A financing solution that raised the client’s credibility and traction in the competitive telecoms market
The client
PT Hauwei Tech Investment is a subsidiary of Huawei Technologies (HWI), an Indonesia-based global leader of ICT solutions. The company’s telecom network equipment, IT products and solutions and smart devices are used in 170 countries. Huawei was ranked 228th in the Global Fortune 500 in 2014, based on revenues.
The challenge
HWI signed a long-term contract for the sale of telecoms equipment. The contract value was USD 100m, but the transaction involved financing supply of the first USD 30m of sales. Being a new entity, the buyer wanted a long-term financing. HWI offered the buyer financing in two parts: a medium-term financing under a three-year deferred payment agreement signed between HWI and the buyer; and a longer-term buyer financing solution to be arranged by a Chinese bank to replace medium-term financing.
The solution
Deutsche Bank was involved in the first part of the medium term financing. A total facility of USD 30m with a tenor of three years was secured by issuance of promissory notes from the buyer/obligor, resulting in non-recourse to the seller.
To cover the credit risk of the obligor, Deutsche Bank obtained a corporate guarantee from the obligor’s parent. In addition, the exposure was secured by credit insurance cover to the extent of 90% of each promissory note discounted.
A unique element of this transaction was that the underlying sale transaction occurred under Indonesian law, the financing was structured under Singapore law and the credit cover through insurance was under Chinese law. This transaction was the winner of one of Treasury Today magazine’s Adam Smith Awards.
Benefits for the client
The well-structured bridge finance solution allowed the seller to clinch its selling proposition to its client to eliminate competition. This was important to the client given the obligor wanted longer-term funding. Moreover, organising long-tenor financing without a bridging medium-term financing offer would be difficult.

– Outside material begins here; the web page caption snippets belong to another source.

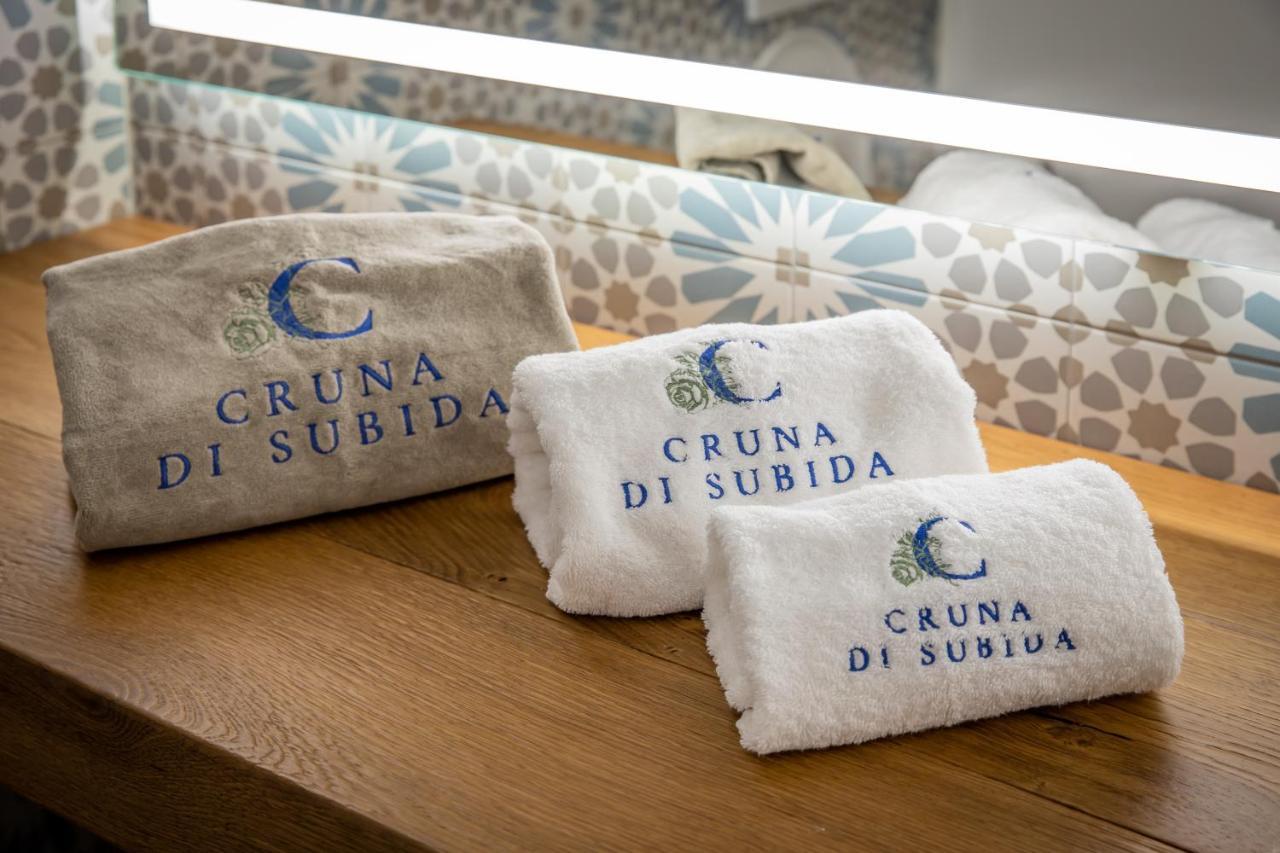 Cruna Di Subida Wine Country House Cormòns Exteriör bild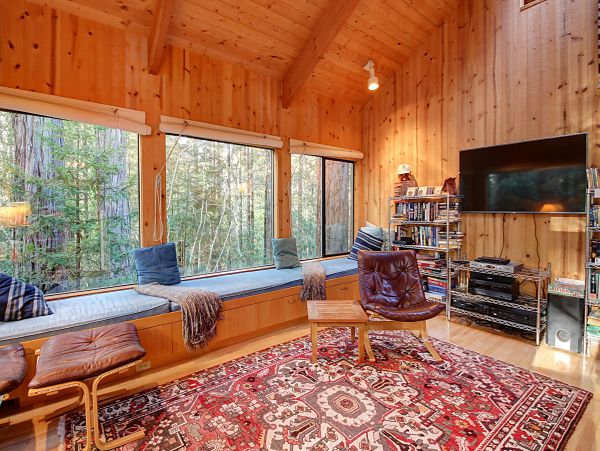 Sonoma County Home 984521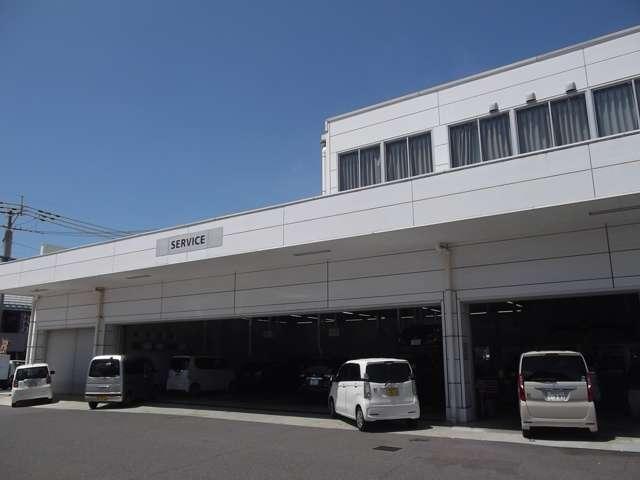 Ｈｏｎｄａ Ｃａｒｓ 鹿児島 与次郎店Ｕ－Ｓｅｌｅｃｔコーナー店 サービス紹介の4つ目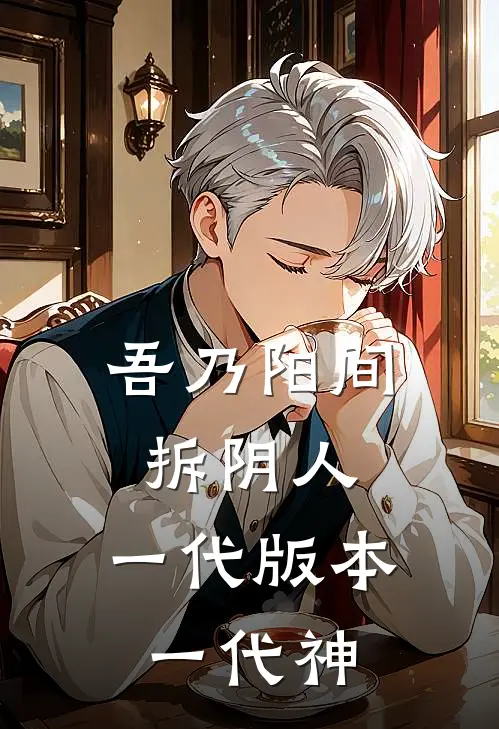 吾乃阳间拆阴人，一代版本一代神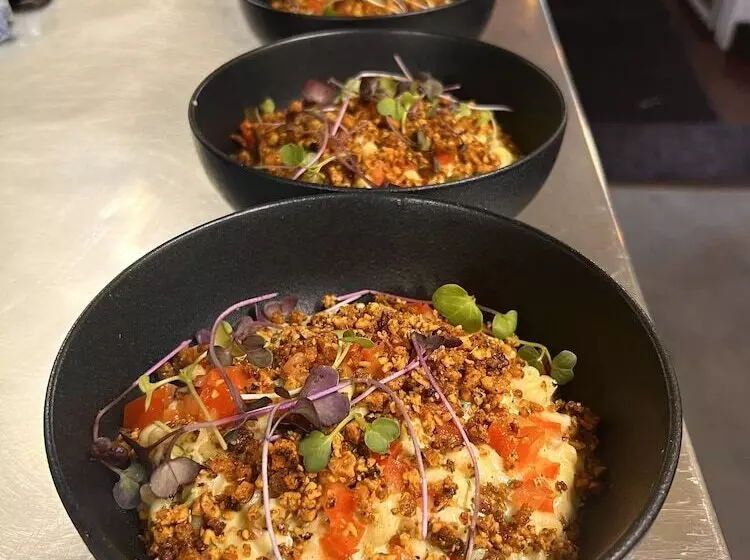 Fotos del hotel D Urville Blenheim:  21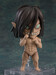 Figura Attack on Titan 10 cm Nendoroid Eren Yeager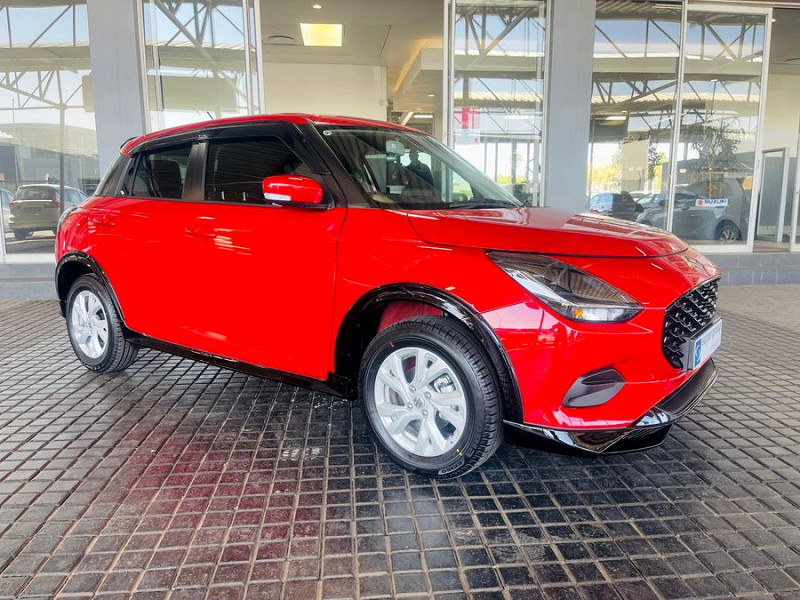 SUZUKI SWIFT 1.2 GL+, image 1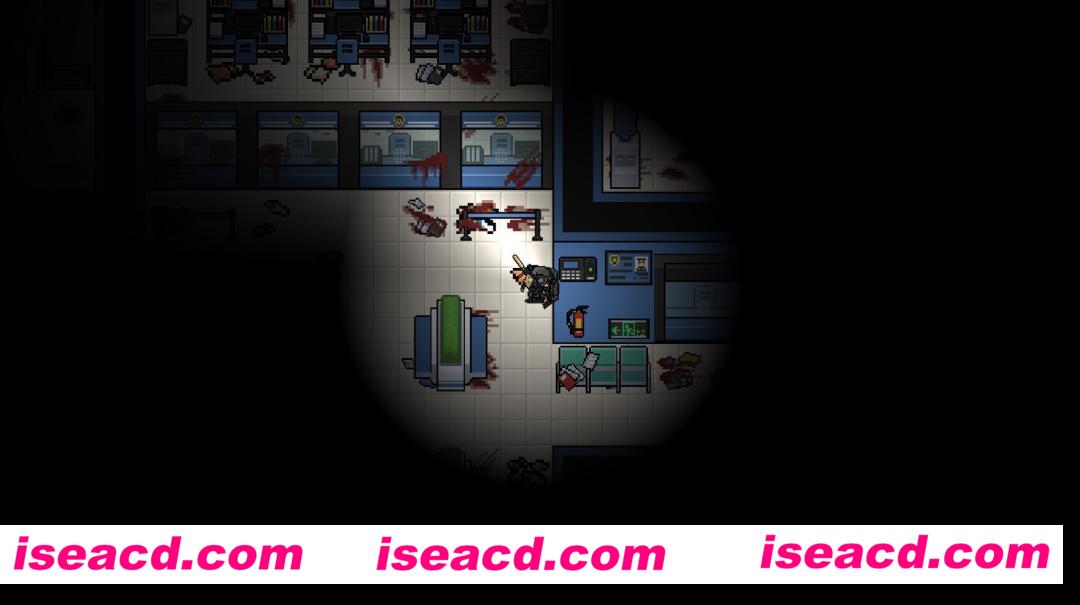 图片[7]-【FPS/ACT/中文】夜袭者 Night Raider V1.28 官方中文硬盘版 【100M/新作】-嘤嘤怪之家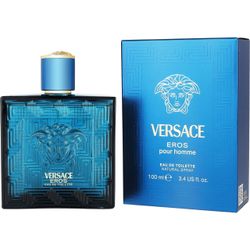 Versace Eros Pour Homme EDT 100ml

HWI was able to provide a financing solution to its buyer while avoiding taking any risk onto its own books, including performance risk of its equipment. The deal raised Huawei’s credibility and increased its traction in the highly competitive telecoms market.
The reaction
Nate Zhou, Customer Finance Manager, PT Huawei Tech Investment: “We were very pleased with Deutsche Bank’s world-class solution which enabled Huawei to not only reduce the receivable with a long tenor, but also totally decreased the payment risk of our customer and help us win an important supply contract. Furthermore, Deutsche Bank’s industry expertise significantly helped in developing our business with our strategic banking partner.”